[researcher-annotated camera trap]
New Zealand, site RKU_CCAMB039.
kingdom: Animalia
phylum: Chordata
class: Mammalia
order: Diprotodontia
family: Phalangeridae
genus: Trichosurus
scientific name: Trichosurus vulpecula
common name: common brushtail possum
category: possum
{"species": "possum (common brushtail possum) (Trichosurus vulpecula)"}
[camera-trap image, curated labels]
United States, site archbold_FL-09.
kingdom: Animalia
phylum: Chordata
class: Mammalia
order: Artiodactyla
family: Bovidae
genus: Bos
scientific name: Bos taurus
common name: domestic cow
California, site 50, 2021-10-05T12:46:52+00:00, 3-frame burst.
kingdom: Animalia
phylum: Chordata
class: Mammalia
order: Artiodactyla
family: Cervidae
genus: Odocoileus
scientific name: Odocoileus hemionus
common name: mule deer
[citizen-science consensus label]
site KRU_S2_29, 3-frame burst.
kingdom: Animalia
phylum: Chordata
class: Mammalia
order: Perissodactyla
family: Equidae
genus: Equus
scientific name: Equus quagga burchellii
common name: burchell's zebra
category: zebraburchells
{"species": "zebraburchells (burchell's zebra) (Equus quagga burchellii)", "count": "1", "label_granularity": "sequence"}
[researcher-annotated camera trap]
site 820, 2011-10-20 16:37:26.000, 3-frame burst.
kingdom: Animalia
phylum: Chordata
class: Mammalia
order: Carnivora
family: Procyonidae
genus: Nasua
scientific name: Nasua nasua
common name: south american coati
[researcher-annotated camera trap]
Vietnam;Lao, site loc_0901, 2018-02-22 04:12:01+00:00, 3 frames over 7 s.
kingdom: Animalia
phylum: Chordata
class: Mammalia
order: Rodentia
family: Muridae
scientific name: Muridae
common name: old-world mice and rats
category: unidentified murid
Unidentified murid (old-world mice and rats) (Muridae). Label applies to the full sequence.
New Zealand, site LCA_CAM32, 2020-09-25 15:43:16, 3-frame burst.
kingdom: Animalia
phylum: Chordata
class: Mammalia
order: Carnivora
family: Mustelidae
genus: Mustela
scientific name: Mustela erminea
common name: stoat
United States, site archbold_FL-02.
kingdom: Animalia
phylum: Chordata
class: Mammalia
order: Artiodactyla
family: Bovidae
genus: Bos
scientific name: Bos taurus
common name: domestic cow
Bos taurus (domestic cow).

┄┄┄┄┄┄┄┄┄┄┄┄┄┄┄┄┄┄┄┄

What lines in the listing include the string "United"? Copy them out.

▶ **WRITTEN RESPONSE**
United States, site archbold_FL-09.
United States, site archbold_FL-02.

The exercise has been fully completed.